Theresa Villiers, the Northern Ireland secretary, said it was “disappointing” but the break down of the talks was not the end of the road.

“The reality is if you look at issues of identity, some people would argue that it’s been a problem for the last 800 years. In many ways, it’s not surprising that it can’t be fixed in three months,” she told the BBC Radio 4 Today programme. “If there were easy solutions, then it would have been part of the Belfast Agreement agreed in 1998.”

Asked whether the UK government should be more involved, she said she has been active behind the scenes but it was important for Northern Ireland politicians to take the lead.
Villiers said there were also wider problems around segregation in Northern Ireland that need to be discussed.

“I’d urge the work to continue on these divisive issues, the importance of this broader project to see an end to sectarian division,” she said. “Flags, parades and the past are an important part of that, but we also need to see progress on more kids sharing their education, more neighbourhoods being less segregated than they are at the moment. It’s also important for the Northern Ireland executive to be working with the government on our shared objective of boosting the economy.”

In a hard-hitting assessment of the unionists' attitude to the parades and flag issues, Ford said: “On parades new structures have been proposed. But the real issue with parades was never about structures – the problem was behaviour. The desperate attempts by the unionist parties to resist an effective code of conduct for marchers and protesters showed that very clearly. So while we have a new approach to structures, it remains to be seen whether there will be any change in behaviour.

“If the attitude to flags is anything to go by, we don’t hold out much hope, because the biggest disappointment of this process has been the refusal to face up to the issue of flags."

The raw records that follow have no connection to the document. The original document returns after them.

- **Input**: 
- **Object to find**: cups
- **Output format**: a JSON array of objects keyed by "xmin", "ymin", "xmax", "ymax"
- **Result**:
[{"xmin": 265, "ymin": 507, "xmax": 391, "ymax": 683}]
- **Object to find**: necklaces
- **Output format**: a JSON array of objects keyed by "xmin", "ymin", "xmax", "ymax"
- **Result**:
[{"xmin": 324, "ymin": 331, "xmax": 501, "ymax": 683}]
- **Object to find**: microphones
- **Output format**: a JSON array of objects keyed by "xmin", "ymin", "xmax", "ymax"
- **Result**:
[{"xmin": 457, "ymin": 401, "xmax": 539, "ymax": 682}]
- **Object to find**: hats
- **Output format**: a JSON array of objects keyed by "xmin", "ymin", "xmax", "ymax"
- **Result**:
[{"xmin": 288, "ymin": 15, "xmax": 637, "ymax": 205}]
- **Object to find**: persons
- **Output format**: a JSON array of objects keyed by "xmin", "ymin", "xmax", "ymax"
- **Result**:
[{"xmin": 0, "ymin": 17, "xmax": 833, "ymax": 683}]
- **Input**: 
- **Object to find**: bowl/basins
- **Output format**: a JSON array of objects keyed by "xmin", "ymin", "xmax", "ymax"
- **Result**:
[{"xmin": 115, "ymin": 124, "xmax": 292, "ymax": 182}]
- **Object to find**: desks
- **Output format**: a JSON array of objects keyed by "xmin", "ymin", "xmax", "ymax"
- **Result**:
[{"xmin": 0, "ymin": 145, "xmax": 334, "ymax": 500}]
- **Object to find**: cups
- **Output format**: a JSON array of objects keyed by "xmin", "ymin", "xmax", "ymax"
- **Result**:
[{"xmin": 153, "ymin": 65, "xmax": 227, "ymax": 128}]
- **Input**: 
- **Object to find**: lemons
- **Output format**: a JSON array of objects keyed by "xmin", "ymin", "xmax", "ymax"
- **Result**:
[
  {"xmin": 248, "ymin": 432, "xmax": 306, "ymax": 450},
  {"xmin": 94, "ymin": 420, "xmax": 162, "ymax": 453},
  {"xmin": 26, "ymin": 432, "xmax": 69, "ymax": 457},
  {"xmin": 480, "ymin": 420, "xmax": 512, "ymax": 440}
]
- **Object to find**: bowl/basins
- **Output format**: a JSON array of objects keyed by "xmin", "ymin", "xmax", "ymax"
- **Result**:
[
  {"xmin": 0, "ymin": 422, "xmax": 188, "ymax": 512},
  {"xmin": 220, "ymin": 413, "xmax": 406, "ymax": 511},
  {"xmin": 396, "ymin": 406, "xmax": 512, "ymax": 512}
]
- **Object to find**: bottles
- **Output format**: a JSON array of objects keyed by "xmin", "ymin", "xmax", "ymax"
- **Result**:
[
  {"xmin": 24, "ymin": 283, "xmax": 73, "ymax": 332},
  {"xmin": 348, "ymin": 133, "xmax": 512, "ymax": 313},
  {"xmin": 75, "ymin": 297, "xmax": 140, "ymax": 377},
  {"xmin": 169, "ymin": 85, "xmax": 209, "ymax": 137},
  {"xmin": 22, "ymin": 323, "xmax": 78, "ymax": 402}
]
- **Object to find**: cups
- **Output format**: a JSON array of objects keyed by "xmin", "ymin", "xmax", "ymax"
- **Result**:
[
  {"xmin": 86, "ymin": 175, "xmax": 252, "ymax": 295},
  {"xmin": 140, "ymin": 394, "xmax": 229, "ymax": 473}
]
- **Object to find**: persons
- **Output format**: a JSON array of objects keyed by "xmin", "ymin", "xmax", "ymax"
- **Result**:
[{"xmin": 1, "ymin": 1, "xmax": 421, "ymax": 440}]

Talks chairman Haass and his co-chair Meagan O'Sullivan were unable to persuade the parties to accept the seventh draft of a 38-page agreement on flags, marches and the past.

Commenting on the breakup of the talks, Haass said all five parties had "given it their best" and were "prepared to continue" with the process.

"It would have been nice to have come out here tonight and say we have got all five parties completely signed on to the text," he said.

The Sinn Féin president, Gerry Adams, said his negotiating team believed there was a "basis for a deal in the proposals put forward".

He said the team would recommend it to the party's executive, though he said the proposed deal was "not perfect".

"I'm sure there will be a lot of disappointment out there as people come to terms with the fact that there doesn't appear at this point to be an agreement," he said.

There appeared to be more agreement about issues to deal with past Troubles crimes and their legacy among the parties with the establishment of a new investigative body.

One of the most controversial issues is the legacy of the past conflict in which 3,500 people died. Around 3,000 of those killings remain unsolved and the Haass talks discussed the creation of a new police-investigative body to re-examine these cases. Thousands more suffered injuries and psychological trauma in three and a half decades of violence.